*** Block opens ***
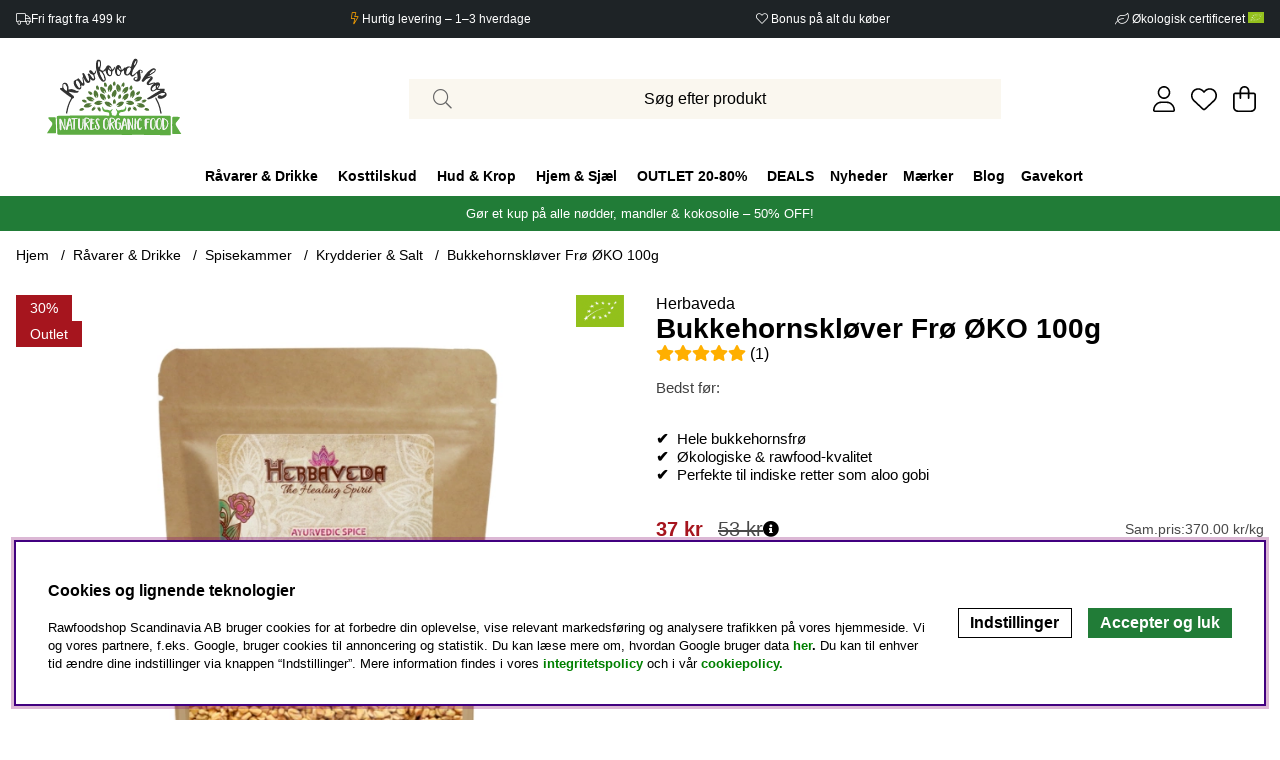

--- FILE ---
content_type: application/javascript; charset=utf-8
request_url: https://www.rawfoodshop.dk/themes/main/design/script/product-min.js?1758102483
body_size: 2007
content:
/*---------------------------------------------------------------------------------
   Site: 
   COPYRIGHT (c) ASKÅS INTERNET- & REKLAMBYRÅ AB 1997-2023. ALL RIGHTS RESERVED.
---------------------------------------------------------------------------------*/
jQuery.noConflict();jQuery(document).ready(function($){jQuery('#OrderFalt select').wrap("<div class='select-wrapper'></div>");jQuery(".wlprod.wishlist-button[data-href]").on("click",function(e){var url=jQuery(this).attr("data-href");window.location=url;});jQuery(".tab").on("click",function(){var target_id=jQuery(this).attr("data-target");jQuery(".tabContent").removeClass("active");jQuery(".tab").removeClass("active");jQuery("#"+target_id).addClass("active");jQuery(this).addClass("active");});initializeTabs();cleaningFunc();});function initializeTabs(){var index=0;var tabs=document.querySelectorAll('a.tab');tabs.forEach(function(tab,i){tab.addEventListener('keydown',function(ev){var LEFT_ARROW=37;var UP_ARROW=38;var RIGHT_ARROW=39;var DOWN_ARROW=40;var k=ev.which||ev.keyCode;if(k>=LEFT_ARROW&&k<=DOWN_ARROW){if(k==LEFT_ARROW||k==UP_ARROW){index=index>0?index-1:tabs.length-1;}else if(k==RIGHT_ARROW||k==DOWN_ARROW){index=index<(tabs.length-1)?index+1:0;}
tabs[index].click();ev.preventDefault();}});tab.addEventListener('click',function(ev){index=i;setFocus();ev.preventDefault();});});function setFocus(){tabs.forEach(function(tab){tab.setAttribute('tabindex','-1');tab.setAttribute('aria-selected','false');tab.classList.remove('selected');});document.querySelectorAll('.tab-panel').forEach(function(panel){panel.classList.remove('current');});tabs[index].setAttribute('tabindex','0');tabs[index].setAttribute('aria-selected','true');tabs[index].classList.add('selected');tabs[index].focus();var tabParent=tabs[index].parentElement;if(tabParent){var siblings=tabParent.parentElement.children;for(var sibling of siblings){sibling.classList.remove('current');}
tabParent.classList.add('current');}
var panelId=tabs[index].getAttribute('href');var panel=document.querySelector(panelId);if(panel){panel.classList.add('current');}}}
var Incrementing=function(){var removePhrase='Decrement quantity';var addPhrase='Increment quantity';var qtyPhrase='Quantity';if(typeof cart_phrases=='object'){var removePhrase=cart_phrases.qty_text_sub;var addPhrase=cart_phrases.qty_text_add;var qtyPhrase=cart_phrases.qty_text;};var $t=jQuery(".Laggikorgen_Antalsfalt");if($t.length<1){$t=jQuery(".Laggikorgen_Antalsfalt");}
$t.each(function(){var $input=jQuery(this);var hasLabel=$input.attr('aria-labelledby')||$input.attr('aria-label');if(!hasLabel){$input.attr('aria-label',qtyPhrase);}});$t.after('<div class="dec-inc cf plus" style="display:inline-block;"><div class="inc"><button type="button" title="increment" aria-label="'+addPhrase+'" class="fal fa-plus button" alt="+" style="display:block; cursor:pointer;"></button></div></div>');$t.before('<div class="dec-inc cf minus" style="display:inline-block;"><div class="dec"><button type="button" title="decrement" aria-label="'+removePhrase+'" class="fal fa-minus button" alt="-" style="display:block; cursor:pointer;"></button></div></div>');jQuery(".button").click(function(e){var $button=jQuery(this);var oldValue=parseFloat(jQuery(".Laggikorgen_Antalsfalt").val());var newVal=oldValue;var txt=$button.attr("alt");if(txt=="+"){newVal=parseFloat(oldValue)+1;}
else{if(oldValue>=2){newVal=parseFloat(oldValue)-1;}}
jQuery(".Laggikorgen_Antalsfalt").val(newVal);});};var mzOptions={hint:'off',lazyZoom:true};const cleaningFunc=()=>{const description=document.querySelector(".JS-CleaningFunc__description");const properties=document.querySelector(".JS-CleaningFunc__properties");const gpsr=document.querySelector(".JS-CleaningFunc__gpsr");const varumarke=document.querySelector(".JS-CleaningFunc__varumarke");const omdome=document.querySelector(".JS-CleaningFunc__omdome");const ingredienser=document.querySelector(".JS-CleaningFunc__ingredienser");if(description){if(description.textContent.trim()==''){document.querySelectorAll('.JS-CleaningFunc__description__hidethis').forEach((element)=>{element.classList.add('is_empty');});}}
if(properties){if(properties.textContent.trim()==''){document.querySelectorAll('.JS-CleaningFunc__properties__hidethis').forEach((element)=>{element.classList.add('is_empty');});}}
if(gpsr){if(gpsr.textContent.trim()==''){document.querySelectorAll('.JS-CleaningFunc__gpsr__hidethis').forEach((element)=>{element.classList.add('is_empty');});}}
if(varumarke){if(varumarke.textContent.trim()==''){document.querySelectorAll('.JS-CleaningFunc__varumarke__hidethis').forEach((element)=>{element.classList.add('is_empty');});}}
if(omdome){if(omdome.textContent.trim()==''){document.querySelectorAll('.JS-CleaningFunc__omdome__hidethis').forEach((element)=>{element.classList.add('is_empty');});}}
if(ingredienser){if(ingredienser.innerHTML.trim()==''){document.querySelectorAll('.JS-CleaningFunc__ingredienser__hidethis').forEach((element)=>{element.classList.add('is_empty');});}}}
var Bevaka_Produkt_Ej_Inloggad_Ajax_Presentation=function(data){jQuery('#Knapp_Bevaka_Produkt').text(data['html']);jQuery('#Knapp_Bevaka_Produkt').attr('href','javascript:void(0);');jQuery('#artikelbevakning').hide();};var AIR_Bevaka_Produkt_Inloggad_Ajax_Presentation=function(data){jQuery('#Knapp_Bevaka_Produkt').text(data['html']);jQuery('#Knapp_Bevaka_Produkt').attr('href','javascript:void(0);');jQuery('#artikelbevakning').hide();};jQuery(function(jquery){function activateTabAndScroll(){var $panel=jquery('#tab_4'),$tabLink=jquery('#tab-link_4');if(!$panel.length||!$tabLink.length)return;jquery('.tabs-list li, .tabs-list a, .tab-panel').removeClass('current active selected');jquery('.tabs-list li:has(#tab-link_4)').addClass('current');jquery('li:has(#tab-link_4) a').addClass('active selected');jquery('#tab_4').addClass('current');setTimeout(function(){var headerH=jquery('.site-header:visible').outerHeight()||0;var extraMargin=150;var top=Math.max(0,$panel.offset().top-headerH-extraMargin);if('scrollBehavior' in document.documentElement.style){window.scrollTo({top:top,behavior:'smooth'});}else{jquery('html, body').animate({scrollTop:top},300);}},50);}
jquery('.product-reviews-wrapper').on('click',function(e){e.preventDefault();e.stopImmediatePropagation();activateTabAndScroll();});jquery(document).on('click','.tabs-list a[href^="#"]',function(e){e.preventDefault();e.stopImmediatePropagation();var $a=jquery(this),target=$a.attr('href');jquery('.tabs-list li, .tabs-list a, .tab-panel').removeClass('current active selected');$a.closest('li').addClass('current');$a.addClass('active selected');if(target&&jquery(target).length)jquery(target).addClass('current');});});jQuery(document).ready(function($){const artnr=jQuery('input[name="artnr"]').val();getAndSetProperty(artnr);});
*** Block closes ***
* _What is required_
Take the lines from the first line of the entries through the line with "LEFT_ARROW=37;var UP_ARROW=38;var RIGHT_ARROW=39;var", inclusive, and give them again exactly, minus any pictures.

* _Written solution_
--- FILE ---
content_type: application/javascript; charset=utf-8
request_url: https://www.rawfoodshop.dk/themes/main/design/script/product-min.js?1758102483
body_size: 2007
content:
/*---------------------------------------------------------------------------------
   Site: 
   COPYRIGHT (c) ASKÅS INTERNET- & REKLAMBYRÅ AB 1997-2023. ALL RIGHTS RESERVED.
---------------------------------------------------------------------------------*/
jQuery.noConflict();jQuery(document).ready(function($){jQuery('#OrderFalt select').wrap("<div class='select-wrapper'></div>");jQuery(".wlprod.wishlist-button[data-href]").on("click",function(e){var url=jQuery(this).attr("data-href");window.location=url;});jQuery(".tab").on("click",function(){var target_id=jQuery(this).attr("data-target");jQuery(".tabContent").removeClass("active");jQuery(".tab").removeClass("active");jQuery("#"+target_id).addClass("active");jQuery(this).addClass("active");});initializeTabs();cleaningFunc();});function initializeTabs(){var index=0;var tabs=document.querySelectorAll('a.tab');tabs.forEach(function(tab,i){tab.addEventListener('keydown',function(ev){var LEFT_ARROW=37;var UP_ARROW=38;var RIGHT_ARROW=39;var DOWN_ARROW=40;var k=ev.which||ev.keyCode;if(k>=LEFT_ARROW&&k<=DOWN_ARROW){if(k==LEFT_ARROW||k==UP_ARROW){index=index>0?index-1:tabs.length-1;}else if(k==RIGHT_ARROW||k==DOWN_ARROW){index=index<(tabs.length-1)?index+1:0;}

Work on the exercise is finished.